____ Items
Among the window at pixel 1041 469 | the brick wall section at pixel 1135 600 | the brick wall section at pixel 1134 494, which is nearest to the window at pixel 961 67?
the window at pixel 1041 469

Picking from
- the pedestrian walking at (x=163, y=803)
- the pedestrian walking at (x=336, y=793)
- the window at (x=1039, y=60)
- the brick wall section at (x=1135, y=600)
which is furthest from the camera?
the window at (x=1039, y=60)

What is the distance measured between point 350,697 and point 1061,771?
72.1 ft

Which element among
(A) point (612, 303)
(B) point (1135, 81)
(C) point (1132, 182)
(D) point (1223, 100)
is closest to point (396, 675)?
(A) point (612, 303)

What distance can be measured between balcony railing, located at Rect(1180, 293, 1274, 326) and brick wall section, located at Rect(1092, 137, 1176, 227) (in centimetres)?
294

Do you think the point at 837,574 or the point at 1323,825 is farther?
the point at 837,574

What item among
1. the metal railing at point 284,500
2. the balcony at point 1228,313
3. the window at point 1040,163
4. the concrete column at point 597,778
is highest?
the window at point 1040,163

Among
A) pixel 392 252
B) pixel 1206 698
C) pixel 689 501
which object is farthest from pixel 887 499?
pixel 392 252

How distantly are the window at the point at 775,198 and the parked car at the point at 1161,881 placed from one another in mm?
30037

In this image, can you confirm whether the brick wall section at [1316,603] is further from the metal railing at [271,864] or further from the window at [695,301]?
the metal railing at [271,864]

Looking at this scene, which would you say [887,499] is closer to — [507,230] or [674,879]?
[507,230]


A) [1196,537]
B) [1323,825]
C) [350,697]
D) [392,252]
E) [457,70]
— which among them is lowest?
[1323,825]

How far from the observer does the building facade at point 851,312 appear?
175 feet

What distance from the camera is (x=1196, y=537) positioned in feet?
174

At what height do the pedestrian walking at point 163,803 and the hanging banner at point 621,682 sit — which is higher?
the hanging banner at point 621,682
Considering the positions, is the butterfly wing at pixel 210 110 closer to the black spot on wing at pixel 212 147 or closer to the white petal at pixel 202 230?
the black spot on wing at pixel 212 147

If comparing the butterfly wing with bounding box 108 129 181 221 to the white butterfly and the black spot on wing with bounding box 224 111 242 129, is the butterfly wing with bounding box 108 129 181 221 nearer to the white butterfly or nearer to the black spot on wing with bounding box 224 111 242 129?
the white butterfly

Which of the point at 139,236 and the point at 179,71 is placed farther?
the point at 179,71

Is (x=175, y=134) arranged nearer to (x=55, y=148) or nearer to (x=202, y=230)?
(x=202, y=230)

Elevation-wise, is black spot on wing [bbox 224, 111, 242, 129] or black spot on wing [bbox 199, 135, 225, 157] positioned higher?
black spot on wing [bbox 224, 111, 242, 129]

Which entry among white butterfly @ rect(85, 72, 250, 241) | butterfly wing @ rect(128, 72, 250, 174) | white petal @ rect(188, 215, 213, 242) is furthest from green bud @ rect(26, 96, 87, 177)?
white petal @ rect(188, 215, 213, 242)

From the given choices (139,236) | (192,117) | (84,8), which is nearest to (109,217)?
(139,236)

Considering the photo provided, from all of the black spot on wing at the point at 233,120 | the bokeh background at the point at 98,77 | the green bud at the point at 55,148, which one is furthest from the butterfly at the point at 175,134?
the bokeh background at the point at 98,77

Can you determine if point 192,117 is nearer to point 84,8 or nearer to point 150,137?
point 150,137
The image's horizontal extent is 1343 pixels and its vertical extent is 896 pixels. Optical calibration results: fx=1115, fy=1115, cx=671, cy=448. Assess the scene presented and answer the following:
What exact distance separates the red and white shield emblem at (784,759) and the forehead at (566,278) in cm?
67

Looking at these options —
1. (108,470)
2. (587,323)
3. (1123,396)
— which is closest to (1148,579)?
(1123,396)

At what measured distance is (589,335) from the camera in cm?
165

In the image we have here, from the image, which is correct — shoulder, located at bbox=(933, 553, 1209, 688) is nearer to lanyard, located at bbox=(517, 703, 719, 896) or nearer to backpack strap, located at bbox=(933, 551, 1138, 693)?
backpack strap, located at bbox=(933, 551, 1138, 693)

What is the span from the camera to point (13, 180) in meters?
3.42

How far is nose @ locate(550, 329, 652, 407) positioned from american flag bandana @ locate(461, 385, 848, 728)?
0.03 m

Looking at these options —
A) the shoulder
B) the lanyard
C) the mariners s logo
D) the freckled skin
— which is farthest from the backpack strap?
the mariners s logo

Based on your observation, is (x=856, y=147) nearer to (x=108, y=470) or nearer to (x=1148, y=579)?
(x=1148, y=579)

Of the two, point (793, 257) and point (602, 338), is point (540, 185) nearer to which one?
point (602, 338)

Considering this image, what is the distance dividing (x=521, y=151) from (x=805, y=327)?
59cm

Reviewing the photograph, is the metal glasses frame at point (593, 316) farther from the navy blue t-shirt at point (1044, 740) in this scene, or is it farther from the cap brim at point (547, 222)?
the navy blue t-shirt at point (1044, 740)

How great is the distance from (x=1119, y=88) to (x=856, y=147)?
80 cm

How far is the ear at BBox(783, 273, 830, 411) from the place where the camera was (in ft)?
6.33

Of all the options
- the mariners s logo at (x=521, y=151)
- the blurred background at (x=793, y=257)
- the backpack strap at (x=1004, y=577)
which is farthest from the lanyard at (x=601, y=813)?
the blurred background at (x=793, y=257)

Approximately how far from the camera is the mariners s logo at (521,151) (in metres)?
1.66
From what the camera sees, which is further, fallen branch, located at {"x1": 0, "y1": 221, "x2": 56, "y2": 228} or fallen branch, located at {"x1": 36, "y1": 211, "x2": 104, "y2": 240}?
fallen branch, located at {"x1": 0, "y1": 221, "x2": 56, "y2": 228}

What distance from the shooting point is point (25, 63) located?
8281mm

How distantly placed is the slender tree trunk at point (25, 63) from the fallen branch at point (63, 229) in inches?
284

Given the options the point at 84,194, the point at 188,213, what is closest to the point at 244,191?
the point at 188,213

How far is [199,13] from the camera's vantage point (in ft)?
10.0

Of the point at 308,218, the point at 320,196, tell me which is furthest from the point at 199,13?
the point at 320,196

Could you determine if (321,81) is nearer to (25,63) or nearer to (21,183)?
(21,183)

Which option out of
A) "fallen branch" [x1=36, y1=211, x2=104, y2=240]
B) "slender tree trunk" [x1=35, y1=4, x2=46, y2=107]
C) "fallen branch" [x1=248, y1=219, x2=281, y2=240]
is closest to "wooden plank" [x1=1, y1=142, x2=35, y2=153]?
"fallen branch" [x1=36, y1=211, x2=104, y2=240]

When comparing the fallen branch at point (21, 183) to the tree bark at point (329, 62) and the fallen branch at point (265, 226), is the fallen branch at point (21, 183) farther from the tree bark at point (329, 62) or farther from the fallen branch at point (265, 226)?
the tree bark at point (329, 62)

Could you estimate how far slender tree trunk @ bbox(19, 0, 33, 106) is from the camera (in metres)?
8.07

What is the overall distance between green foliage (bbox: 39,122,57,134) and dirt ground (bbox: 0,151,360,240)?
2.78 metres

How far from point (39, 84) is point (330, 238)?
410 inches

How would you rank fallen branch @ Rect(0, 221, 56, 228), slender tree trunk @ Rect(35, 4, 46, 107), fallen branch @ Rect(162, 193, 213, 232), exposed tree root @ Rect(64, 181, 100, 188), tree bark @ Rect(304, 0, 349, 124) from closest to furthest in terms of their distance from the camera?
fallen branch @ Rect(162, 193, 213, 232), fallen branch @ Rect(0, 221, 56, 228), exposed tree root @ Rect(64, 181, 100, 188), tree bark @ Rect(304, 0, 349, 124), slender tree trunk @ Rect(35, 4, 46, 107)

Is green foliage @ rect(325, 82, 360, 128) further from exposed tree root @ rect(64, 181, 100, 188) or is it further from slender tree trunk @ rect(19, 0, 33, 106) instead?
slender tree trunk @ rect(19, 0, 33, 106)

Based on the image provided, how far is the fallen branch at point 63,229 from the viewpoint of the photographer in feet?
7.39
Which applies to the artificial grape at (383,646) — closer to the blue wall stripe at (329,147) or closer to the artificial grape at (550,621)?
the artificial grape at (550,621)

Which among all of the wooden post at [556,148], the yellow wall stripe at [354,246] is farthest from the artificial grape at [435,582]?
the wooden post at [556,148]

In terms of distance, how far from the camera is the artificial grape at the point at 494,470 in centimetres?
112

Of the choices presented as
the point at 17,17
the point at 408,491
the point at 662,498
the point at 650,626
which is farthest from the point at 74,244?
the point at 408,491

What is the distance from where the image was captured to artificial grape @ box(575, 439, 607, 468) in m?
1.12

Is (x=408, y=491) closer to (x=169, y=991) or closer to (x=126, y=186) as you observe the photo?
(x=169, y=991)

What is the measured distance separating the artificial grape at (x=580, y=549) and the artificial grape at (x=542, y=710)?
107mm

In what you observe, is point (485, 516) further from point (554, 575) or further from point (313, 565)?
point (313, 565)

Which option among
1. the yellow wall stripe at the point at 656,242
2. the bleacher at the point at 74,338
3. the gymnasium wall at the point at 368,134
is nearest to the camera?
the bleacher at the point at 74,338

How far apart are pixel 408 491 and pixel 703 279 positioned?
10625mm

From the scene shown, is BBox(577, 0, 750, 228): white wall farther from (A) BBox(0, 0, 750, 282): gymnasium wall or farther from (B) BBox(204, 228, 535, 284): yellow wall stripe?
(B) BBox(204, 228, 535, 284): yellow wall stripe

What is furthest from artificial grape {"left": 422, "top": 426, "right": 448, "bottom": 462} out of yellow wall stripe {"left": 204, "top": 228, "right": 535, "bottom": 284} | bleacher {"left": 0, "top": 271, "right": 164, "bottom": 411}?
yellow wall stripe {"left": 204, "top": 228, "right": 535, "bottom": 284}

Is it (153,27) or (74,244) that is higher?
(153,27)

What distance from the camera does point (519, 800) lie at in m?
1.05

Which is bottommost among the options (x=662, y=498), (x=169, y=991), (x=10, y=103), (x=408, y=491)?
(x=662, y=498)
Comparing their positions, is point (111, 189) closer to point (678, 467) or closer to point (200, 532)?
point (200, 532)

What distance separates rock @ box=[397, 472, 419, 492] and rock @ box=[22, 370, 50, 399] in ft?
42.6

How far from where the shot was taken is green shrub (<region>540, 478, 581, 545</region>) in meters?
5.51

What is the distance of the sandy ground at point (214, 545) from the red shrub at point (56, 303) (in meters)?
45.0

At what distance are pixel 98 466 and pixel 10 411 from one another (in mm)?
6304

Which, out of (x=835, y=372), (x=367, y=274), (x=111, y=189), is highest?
________
= What is required =
Extract every line from the one with "Is it (153,27) or (74,244) that is higher?" down to the final line above, both included, exactly as written.

= Response =
Is it (153,27) or (74,244) that is higher?
(153,27)

What distance from the camera does point (519, 800) lie at in m?
1.05

Which is bottommost among the options (x=662, y=498), (x=169, y=991), (x=10, y=103), (x=408, y=491)?
(x=662, y=498)
Comparing their positions, is point (111, 189) closer to point (678, 467) or closer to point (200, 532)?
point (200, 532)

What distance separates rock @ box=[397, 472, 419, 492] and rock @ box=[22, 370, 50, 399] in ft?
42.6

How far from where the shot was taken is green shrub (<region>540, 478, 581, 545</region>) in meters?
5.51

What is the distance of the sandy ground at point (214, 545) from the red shrub at point (56, 303) (in meters)?
45.0

At what distance are pixel 98 466 and pixel 10 411 from one another (in mm)?
6304

Which, out of (x=835, y=372), (x=367, y=274), (x=111, y=189), is highest?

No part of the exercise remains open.